Chicago Loses Five Breweries in Six Weeks as Market Pressures Mount
Whiner Beer Co. closes March 29 as Chicago loses five breweries in six weeks, while Half Acre and Maplewood announced a merger to survive the shakeout.

Five Chicago-area breweries closed or announced closures in the span of six weeks, a concentrated shakeout that has local brewers openly predicting more casualties ahead. Alarmist Brewing & Taproom, Flapjack Brewery, Casa Humilde, and Whiner Beer Co. are among those shutting down, with Whiner's last day set for March 29. Illuminated Brew Works will follow at the end of June.

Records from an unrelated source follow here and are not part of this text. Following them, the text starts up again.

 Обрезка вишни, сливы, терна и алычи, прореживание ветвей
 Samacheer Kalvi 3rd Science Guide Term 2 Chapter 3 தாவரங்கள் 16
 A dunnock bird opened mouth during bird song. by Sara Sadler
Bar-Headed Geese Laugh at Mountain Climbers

The losses landed against a backdrop of dramatic industry growth that ran out of runway. According to Brewers Association data cited in the Chicago Sun-Times, Illinois went from 54 breweries in 2011 to nearly 300 by 2024, a number that has mostly plateaued since the pandemic. Brian Buckman, founder and head brewer at Illuminated Brew Works, didn't soften the diagnosis: "There's just been a race to the bottom really since about 2020."
At Whiner Beer Co., the closing hits particularly hard because co-owner Brian Taylor saw it coming and tried to pivot. He said the brewery attempted to break into the non-alcoholic and low-ABV market but it wasn't enough. The taproom at The Plant in the Back of the Yards neighborhood won't sit empty long: SomosMonos, founded by Rocío and Victor Santoyo and René Lemus, is already set to move in.

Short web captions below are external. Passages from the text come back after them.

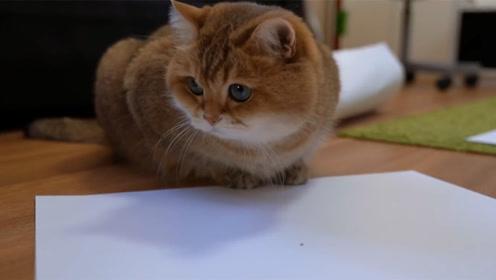 中国人什么都吃,为何就是不吃猫肉,看完真是长知识了!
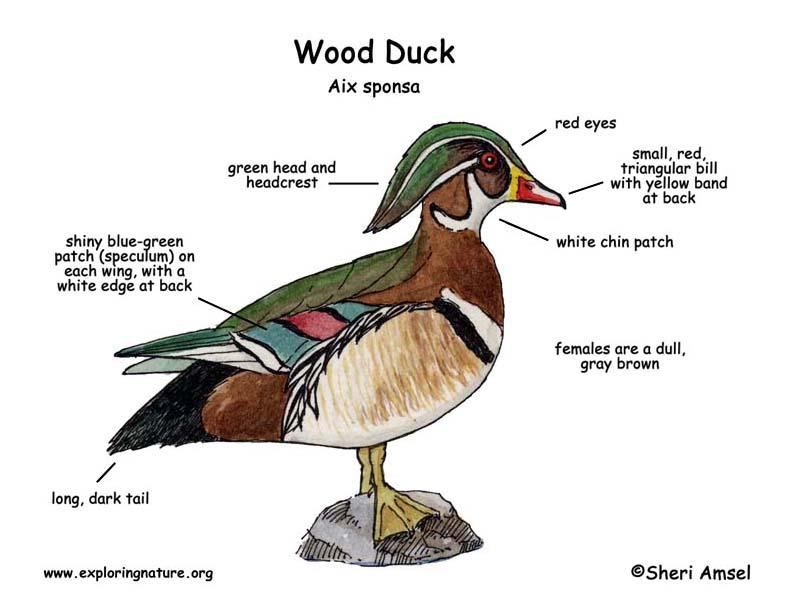 Similiar Duck Diagram Keywords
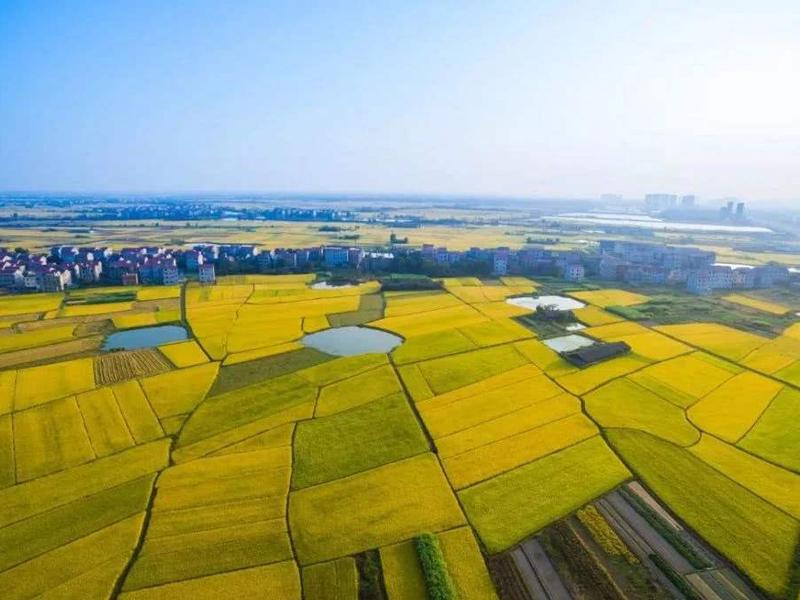 云南文山全面开展高标准农田建设 夯实农业发展基础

The timing of the closures also produced a notable countermovement. On March 10, Half Acre Beer Company and Maplewood Brewery & Distillery announced a merger to form a new, yet-to-be-named beverage company. The two describe the deal as combining complementary strengths: Half Acre focuses on craft beer, while Maplewood brews beer and also produces spirits and nonalcoholic drinks. Gabriel Magliaro, founder of Half Acre, framed consolidation as pragmatic survival. "The beer market is not for the faint of heart these days, so getting a whole new set of resources and access to the tools and toys they have, which they do a bunch of stuff that we don't do and vice versa, this is fun," he said. The merger had not been finalized as of the announcement but is expected to close in the coming weeks.

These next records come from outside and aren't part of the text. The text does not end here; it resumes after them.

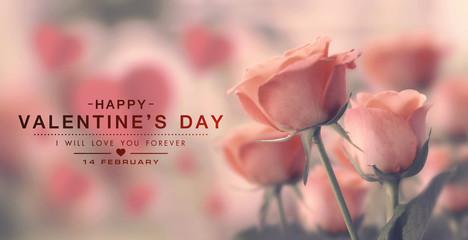 Happy valentine day, fine daisy color tone design, Blur and Select focus background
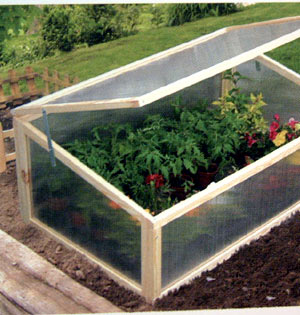 The kind of cold frame that you can make yourself!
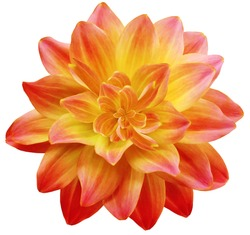 dahlia flower red-yellow. Flower isolated on a white background. No shadows with clipping path. Close-up. Nature.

Nobody in the industry is pretending this is the bottom. One source quoted in the Sun-Times put it plainly: "There will certainly be more closings. There will also be more openings. After a certain point, just like any industry, you reach the point of market saturation. There were indications that craft beer was getting to that point prior to the pandemic." The Half Acre and Maplewood merger suggests that for Chicago's remaining breweries, diversifying beyond a single pour may be the clearest path forward.